La Verbena de la Paloma

Yesterday I caught the last of three performances of Tomás Bretón’s La Verbena de la Paloma given by Toronto Operetta Theatre at the St.Lawrence Centre.  It’s a zarzuela.  What’s that you may ask.  In short it’s the native Spanish form of operetta.  Based on what I saw yesterday it has the following elements; a love story with a complication that resolves happily, spoken dialogue, musical numbers including traditional Spanish folk/dance pieces and elements of the commedia dell’arte.  These latter included an older man lusting after a much younger girl )actually a pair of them), a jealous lover who is tested by his sweetheart and a bumbling policeman.


In Verbena we kick off with a duet between two elderly gentlemen; Don Sebastián (Sean Curran) and the pharmacist Don Hilarión (Stuart Graham).  Curiously they are singing a duet about laxatives, which may be an operatic first.  Don Sebastián warns (ineffectually) his friend of the dangers of pursuing younger womern. Enter Julián Tonatiuh Abrego) and his godmother Rita (Katherine Lynn Barr).  Julián predictably complains that he is being given the run around by his girlfriend Susana.  Next we meet Susana (Margie Bernal), her sister Casta (Olivia Maldonaldo) and their aunt (Karen Bojti).  The girls plan to have fun at the fiesta and tease Julián


Along the way we get some interesting musical numbers; a seguidillas for the ensemble, a song and dance number for Don Hilarión which lacked only a high kicking chorus of chorus girls to round it out (beyond TOT’s budget I fear) and the rather lovely “Canción de la Paloma” from Casta.  Then came a flamenco number, “Soledad”, sung extremely powerfully and idiomatically by Tia Antonia along with some really excellent flamenco dance from Elena La Comadre.  The first act is pretty short, maybe 40 minutes but it flew by.


After the interval comes the second act; which is even shorter.  There’s more opportunity for the nieces to get some rather fine singing in.  There are opportunities for the bumbling policemen to break up the row between Julián and Don Hilarión before the plot resolves into Julián and Susana making up and Don Hilarión hooking up with Casta (maybe).  A big habanera concertante for the whole cast brings things to a rousing conclusion.


The whole thing is presented in typical TOT/Silva-Marin style; props and blocking but no scenery, concert dress more or less.  Oddly the ten piece orchestra, ably led by Kate Carver from the piano, was placed to one side of the stage rather than in what passes for a pit in the Jane Mallett Theatre.  It didn’t matter, the balance was fine.

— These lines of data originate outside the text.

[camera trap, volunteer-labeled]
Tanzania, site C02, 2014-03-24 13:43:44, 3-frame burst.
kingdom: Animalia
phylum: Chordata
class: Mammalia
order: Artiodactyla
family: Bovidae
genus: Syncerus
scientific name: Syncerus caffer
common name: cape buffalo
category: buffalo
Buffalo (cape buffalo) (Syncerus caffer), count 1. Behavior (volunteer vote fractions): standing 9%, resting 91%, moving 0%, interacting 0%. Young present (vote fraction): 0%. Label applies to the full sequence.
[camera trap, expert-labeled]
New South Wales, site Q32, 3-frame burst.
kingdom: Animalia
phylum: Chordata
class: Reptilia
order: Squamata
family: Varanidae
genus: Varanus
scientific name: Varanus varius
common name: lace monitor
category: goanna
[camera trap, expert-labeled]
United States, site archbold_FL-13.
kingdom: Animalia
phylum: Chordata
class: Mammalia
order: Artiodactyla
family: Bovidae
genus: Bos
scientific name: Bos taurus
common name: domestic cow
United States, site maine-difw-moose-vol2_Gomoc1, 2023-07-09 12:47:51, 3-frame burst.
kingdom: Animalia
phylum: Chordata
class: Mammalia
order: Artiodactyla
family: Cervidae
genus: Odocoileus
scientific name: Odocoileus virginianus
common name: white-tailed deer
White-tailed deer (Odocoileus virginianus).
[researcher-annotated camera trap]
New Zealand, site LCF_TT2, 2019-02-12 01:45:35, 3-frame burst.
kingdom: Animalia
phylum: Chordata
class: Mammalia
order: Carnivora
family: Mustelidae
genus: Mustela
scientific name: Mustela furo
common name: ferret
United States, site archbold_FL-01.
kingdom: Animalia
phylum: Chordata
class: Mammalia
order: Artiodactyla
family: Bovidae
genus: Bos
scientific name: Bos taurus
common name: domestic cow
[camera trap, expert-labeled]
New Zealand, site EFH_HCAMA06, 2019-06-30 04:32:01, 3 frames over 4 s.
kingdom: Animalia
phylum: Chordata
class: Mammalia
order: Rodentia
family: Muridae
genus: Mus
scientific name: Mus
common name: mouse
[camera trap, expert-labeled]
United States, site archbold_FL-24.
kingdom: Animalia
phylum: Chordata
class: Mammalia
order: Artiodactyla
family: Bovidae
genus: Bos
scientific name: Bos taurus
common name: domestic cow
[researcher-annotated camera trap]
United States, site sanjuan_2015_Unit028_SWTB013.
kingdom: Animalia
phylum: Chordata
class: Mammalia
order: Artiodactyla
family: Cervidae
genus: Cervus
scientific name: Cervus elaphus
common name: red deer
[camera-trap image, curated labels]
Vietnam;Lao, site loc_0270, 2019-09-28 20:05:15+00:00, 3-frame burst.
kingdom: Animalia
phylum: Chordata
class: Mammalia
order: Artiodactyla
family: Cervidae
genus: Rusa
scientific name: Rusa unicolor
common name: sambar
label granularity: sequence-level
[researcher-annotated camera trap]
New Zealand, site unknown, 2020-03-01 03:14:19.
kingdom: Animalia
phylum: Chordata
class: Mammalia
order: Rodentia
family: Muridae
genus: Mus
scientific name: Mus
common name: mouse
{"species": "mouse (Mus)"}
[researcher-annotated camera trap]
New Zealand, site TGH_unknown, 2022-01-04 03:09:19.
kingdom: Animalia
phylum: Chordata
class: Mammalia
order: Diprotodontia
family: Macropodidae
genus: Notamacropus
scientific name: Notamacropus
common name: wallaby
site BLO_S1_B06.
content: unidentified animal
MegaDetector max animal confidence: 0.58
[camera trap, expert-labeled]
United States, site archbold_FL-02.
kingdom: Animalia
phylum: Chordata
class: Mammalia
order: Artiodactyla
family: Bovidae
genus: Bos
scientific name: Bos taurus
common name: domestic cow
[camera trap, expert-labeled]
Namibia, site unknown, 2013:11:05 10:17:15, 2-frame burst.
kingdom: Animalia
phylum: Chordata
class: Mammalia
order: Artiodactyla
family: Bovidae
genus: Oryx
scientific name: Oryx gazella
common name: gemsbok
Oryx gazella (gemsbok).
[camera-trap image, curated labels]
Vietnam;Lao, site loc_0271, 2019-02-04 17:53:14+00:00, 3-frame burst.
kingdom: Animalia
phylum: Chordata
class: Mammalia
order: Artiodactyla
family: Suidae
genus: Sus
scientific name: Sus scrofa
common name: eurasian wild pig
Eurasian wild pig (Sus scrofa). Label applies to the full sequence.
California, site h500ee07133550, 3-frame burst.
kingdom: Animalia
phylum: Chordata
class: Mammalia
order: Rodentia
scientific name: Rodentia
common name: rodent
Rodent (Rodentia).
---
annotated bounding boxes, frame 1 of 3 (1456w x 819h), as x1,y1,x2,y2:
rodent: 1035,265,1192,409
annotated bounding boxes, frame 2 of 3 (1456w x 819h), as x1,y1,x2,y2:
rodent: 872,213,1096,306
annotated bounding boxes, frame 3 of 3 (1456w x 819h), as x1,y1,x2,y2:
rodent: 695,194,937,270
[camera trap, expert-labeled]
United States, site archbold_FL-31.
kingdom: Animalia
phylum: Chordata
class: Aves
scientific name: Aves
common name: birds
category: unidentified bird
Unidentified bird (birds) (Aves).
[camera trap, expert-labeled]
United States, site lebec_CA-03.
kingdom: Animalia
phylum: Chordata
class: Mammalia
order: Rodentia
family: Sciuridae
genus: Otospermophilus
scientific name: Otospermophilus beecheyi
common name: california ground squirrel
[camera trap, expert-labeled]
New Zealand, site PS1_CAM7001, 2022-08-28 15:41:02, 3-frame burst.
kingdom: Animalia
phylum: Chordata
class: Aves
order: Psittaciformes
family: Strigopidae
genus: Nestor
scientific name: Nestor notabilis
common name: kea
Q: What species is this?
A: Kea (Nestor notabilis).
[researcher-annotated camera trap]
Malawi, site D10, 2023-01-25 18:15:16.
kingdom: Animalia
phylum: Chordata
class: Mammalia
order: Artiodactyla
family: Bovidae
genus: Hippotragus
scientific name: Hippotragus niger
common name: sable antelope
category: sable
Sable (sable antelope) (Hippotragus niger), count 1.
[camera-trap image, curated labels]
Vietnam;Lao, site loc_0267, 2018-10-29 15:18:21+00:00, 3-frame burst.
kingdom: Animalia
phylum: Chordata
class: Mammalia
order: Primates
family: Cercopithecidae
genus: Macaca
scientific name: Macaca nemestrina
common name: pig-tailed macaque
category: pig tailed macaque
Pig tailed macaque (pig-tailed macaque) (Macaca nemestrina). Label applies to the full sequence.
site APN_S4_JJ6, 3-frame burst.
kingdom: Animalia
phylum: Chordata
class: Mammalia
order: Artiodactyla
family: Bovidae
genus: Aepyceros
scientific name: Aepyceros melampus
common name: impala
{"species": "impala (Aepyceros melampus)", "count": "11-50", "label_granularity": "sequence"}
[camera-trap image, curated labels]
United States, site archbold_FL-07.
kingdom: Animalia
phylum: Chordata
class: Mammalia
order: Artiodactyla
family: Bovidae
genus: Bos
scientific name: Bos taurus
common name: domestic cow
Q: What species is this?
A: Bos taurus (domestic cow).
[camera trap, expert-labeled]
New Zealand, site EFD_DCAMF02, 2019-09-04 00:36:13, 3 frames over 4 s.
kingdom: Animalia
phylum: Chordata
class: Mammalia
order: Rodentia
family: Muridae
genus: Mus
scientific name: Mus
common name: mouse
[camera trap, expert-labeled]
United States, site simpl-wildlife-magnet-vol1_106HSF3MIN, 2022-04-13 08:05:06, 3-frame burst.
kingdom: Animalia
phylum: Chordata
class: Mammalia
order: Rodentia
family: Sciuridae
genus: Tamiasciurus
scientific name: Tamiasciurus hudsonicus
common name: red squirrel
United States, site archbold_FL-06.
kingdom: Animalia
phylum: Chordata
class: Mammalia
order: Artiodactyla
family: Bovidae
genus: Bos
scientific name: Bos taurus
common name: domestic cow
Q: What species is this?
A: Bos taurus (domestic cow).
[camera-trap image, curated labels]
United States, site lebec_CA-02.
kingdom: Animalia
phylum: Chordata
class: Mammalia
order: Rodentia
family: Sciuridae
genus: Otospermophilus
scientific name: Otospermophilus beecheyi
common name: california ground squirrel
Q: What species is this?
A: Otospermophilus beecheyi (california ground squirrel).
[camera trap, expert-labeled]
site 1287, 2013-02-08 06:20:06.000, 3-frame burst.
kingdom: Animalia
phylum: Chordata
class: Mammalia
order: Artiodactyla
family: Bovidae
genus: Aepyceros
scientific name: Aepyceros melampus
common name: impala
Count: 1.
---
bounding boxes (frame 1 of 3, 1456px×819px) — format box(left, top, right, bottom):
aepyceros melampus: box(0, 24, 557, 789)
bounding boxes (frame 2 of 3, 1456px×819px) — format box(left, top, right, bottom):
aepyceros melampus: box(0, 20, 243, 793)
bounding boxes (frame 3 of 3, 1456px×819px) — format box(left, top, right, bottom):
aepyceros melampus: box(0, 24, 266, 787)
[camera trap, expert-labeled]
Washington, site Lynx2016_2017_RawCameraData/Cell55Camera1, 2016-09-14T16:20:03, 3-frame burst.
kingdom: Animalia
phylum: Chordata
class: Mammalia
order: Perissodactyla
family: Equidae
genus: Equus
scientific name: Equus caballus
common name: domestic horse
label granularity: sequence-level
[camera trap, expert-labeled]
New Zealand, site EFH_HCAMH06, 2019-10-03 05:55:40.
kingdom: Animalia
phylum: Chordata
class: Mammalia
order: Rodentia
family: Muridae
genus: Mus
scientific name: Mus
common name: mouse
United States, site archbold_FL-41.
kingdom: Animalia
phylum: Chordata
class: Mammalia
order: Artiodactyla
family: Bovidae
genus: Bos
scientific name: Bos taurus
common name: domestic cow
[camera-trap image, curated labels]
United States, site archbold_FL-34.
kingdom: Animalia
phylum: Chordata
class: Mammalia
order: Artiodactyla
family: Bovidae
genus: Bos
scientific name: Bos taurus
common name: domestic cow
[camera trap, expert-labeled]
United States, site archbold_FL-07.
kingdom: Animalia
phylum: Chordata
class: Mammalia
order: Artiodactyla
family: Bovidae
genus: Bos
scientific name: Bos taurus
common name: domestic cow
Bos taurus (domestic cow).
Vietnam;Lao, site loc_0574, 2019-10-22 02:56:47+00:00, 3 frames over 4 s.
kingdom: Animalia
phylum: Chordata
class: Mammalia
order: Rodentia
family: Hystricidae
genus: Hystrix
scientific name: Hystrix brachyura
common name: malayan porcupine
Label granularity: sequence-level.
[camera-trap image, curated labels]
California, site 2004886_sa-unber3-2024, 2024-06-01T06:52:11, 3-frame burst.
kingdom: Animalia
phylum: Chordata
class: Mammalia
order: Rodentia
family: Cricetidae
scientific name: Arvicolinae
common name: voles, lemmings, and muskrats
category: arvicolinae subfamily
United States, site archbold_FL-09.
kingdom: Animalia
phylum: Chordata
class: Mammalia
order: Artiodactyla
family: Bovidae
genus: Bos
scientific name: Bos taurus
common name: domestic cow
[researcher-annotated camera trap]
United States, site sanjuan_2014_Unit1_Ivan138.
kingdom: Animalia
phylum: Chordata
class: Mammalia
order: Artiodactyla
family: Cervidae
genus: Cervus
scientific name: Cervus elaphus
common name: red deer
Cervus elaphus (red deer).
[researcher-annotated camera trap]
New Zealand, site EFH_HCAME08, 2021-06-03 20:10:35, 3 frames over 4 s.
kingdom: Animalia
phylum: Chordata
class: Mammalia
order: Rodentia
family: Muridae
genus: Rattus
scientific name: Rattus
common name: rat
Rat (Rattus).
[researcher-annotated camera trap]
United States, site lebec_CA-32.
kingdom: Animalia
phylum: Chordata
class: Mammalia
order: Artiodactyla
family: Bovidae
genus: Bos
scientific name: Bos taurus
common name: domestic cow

So, short and sweet.  We were out of the theatre in 90 minutes including the usual intros and an intermission but along the way we got to see a very interesting piece with some well sung set pieces and, luxury indeed, some first rate dance.


TOT did take the opportunity to unveil their 2023/24 season.  There are three shows

  • G & S’ The Pirates of Penzance in the fall
  • Lehar’s The Merry Widow for the holiday season
  • Guerrero’s El Huesped del Sevillano (The Guest at the Inn), which apparently features Miguel de Cervantes, in the spring.

Mr. Silva-Marin requests that you bring your three hundred closest friends to each show.  Getting back to pre-plague audience levels is proving challenging (and not just for TOT of course).